On Tuesday, Dr. David McKeown, the city’s Medical Officer of Health, issued a heat alert. A day later, Dr. McKeown upgraded it to an Extreme Heat Alert, which will be in effect until further notice.
This is the city’s first extreme heat alert of the year. Temperatures will hit 34 degrees Celsius (93 degrees Fahrenheit) Wednesday, but feel like 41 degrees Celsius (106 degrees Fahrenheit. Thursday’s high is projected to be 38 degrees Celsius (100 degrees Fahrenheit), but it will feel like 48 degrees Celsius (118 degrees Fahrenheit).
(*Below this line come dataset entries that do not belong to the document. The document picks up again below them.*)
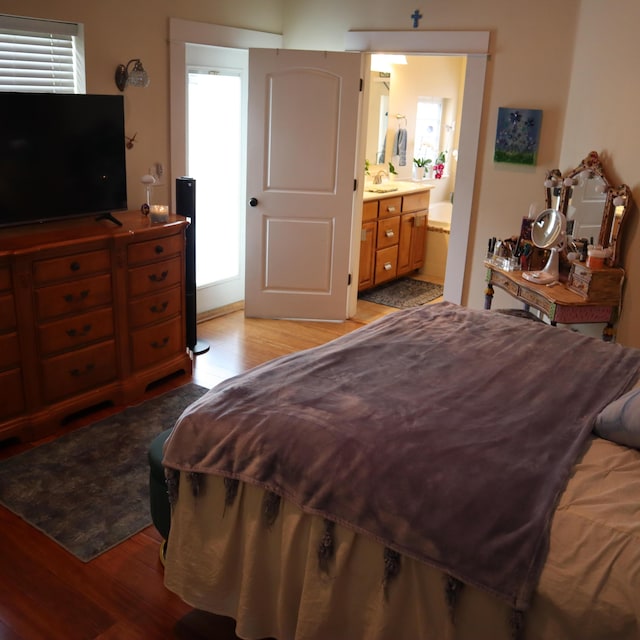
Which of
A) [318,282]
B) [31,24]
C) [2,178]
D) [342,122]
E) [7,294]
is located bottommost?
[318,282]

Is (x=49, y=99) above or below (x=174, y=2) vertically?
below

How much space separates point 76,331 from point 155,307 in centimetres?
54

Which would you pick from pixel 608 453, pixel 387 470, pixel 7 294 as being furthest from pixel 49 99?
pixel 608 453

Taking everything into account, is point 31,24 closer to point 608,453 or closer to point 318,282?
point 318,282

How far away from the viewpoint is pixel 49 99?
3381 mm

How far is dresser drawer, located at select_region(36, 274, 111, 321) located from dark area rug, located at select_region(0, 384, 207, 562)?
61 cm

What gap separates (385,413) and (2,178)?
7.42 feet

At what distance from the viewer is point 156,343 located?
13.2 ft

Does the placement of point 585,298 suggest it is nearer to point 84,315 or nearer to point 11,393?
point 84,315

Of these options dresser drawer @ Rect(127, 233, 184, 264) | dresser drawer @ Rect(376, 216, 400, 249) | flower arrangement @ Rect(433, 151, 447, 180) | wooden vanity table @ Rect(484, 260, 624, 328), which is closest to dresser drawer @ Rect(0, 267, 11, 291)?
dresser drawer @ Rect(127, 233, 184, 264)

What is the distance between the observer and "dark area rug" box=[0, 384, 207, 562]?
2766 mm

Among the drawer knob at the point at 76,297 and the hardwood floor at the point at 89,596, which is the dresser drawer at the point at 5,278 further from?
the hardwood floor at the point at 89,596

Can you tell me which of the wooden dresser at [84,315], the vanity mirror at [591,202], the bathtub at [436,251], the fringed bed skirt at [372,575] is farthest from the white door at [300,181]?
the fringed bed skirt at [372,575]

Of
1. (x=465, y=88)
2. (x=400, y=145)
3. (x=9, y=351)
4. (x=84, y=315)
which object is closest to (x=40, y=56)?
(x=84, y=315)
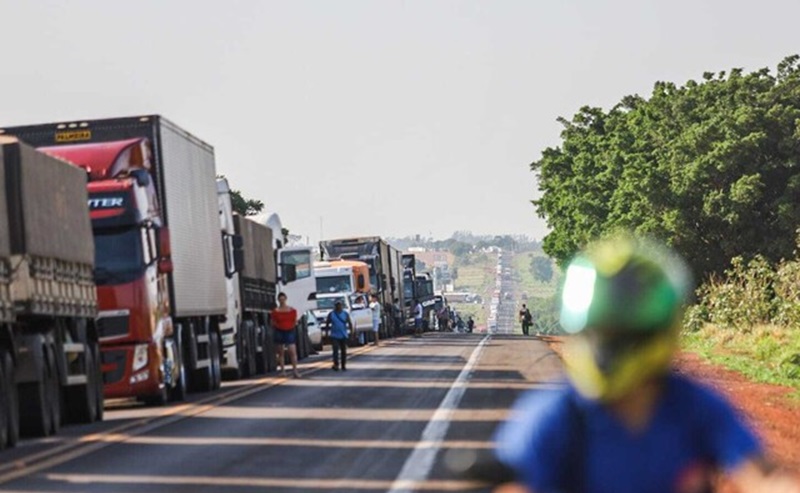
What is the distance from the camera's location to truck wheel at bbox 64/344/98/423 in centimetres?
2402

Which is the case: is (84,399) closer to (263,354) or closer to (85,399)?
(85,399)

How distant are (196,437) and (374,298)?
4870 centimetres

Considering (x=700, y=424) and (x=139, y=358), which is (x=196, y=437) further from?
(x=700, y=424)

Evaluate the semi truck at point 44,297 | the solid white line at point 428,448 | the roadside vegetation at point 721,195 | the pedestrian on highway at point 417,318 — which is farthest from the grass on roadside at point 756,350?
the pedestrian on highway at point 417,318

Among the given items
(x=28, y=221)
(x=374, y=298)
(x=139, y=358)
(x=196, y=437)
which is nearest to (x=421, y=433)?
(x=196, y=437)

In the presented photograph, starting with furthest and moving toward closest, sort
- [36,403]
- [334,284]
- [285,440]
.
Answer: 1. [334,284]
2. [36,403]
3. [285,440]

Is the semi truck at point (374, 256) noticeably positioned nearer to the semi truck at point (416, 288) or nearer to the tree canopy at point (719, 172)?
the tree canopy at point (719, 172)

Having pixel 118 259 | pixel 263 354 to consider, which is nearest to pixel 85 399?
pixel 118 259

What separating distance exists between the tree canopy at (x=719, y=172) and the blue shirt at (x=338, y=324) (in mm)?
30234

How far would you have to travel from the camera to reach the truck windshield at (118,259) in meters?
26.5

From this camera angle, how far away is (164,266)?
27438 mm

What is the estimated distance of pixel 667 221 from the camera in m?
70.4

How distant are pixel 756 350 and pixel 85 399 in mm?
21238

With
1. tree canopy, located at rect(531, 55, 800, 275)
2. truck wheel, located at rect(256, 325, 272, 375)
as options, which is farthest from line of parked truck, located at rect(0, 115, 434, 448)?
tree canopy, located at rect(531, 55, 800, 275)
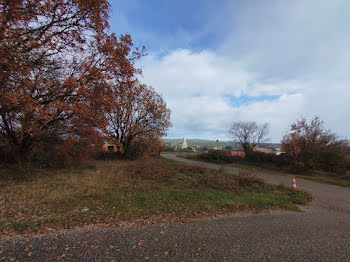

The city has also issued “Beat the Heat” precautions, including urging the public to drink lots of water, staying out of the sun, reducing strenuous activity between the hours of 11 a.m. and 4 p.m. and staying in air-conditioned venues.
Cooling centres have been opened and are located at the following places:
- Metro Hall - 55 John St. (24 hours)
- East York Civic Centre - 850 Coxwell Ave. (11 a.m. to 7 p.m.)
- North York Civic Centre - 5100 Yonge St. (11 a.m. to 7 p.m.)
- Driftwood Community Centre - 4401 Jane St. (11 a.m. to 7 p.m.)
- Etobicoke Olympium - 590 Rathburn Rd. (11 a.m. to 7 p.m.)
- McGregor Community Centre - 2231 Lawrence Ave. E. (11 a.m. to 7 p.m.)
- Centennial Park Community Centre - 1967 Ellesmere Rd. (11 a.m. to 7 p.m.)
Landlords of apartment buildings that do not have air conditioners must provide their tenants with a cooling room.
“During an Extreme Heat Alert, the public is encouraged to call or visit family, friends and neighbours, especially isolated adults and seniors who are at greater risk of suffering from heat-related illness, to make sure they are cool and drinking plenty of fluids,” said the Toronto medical officer.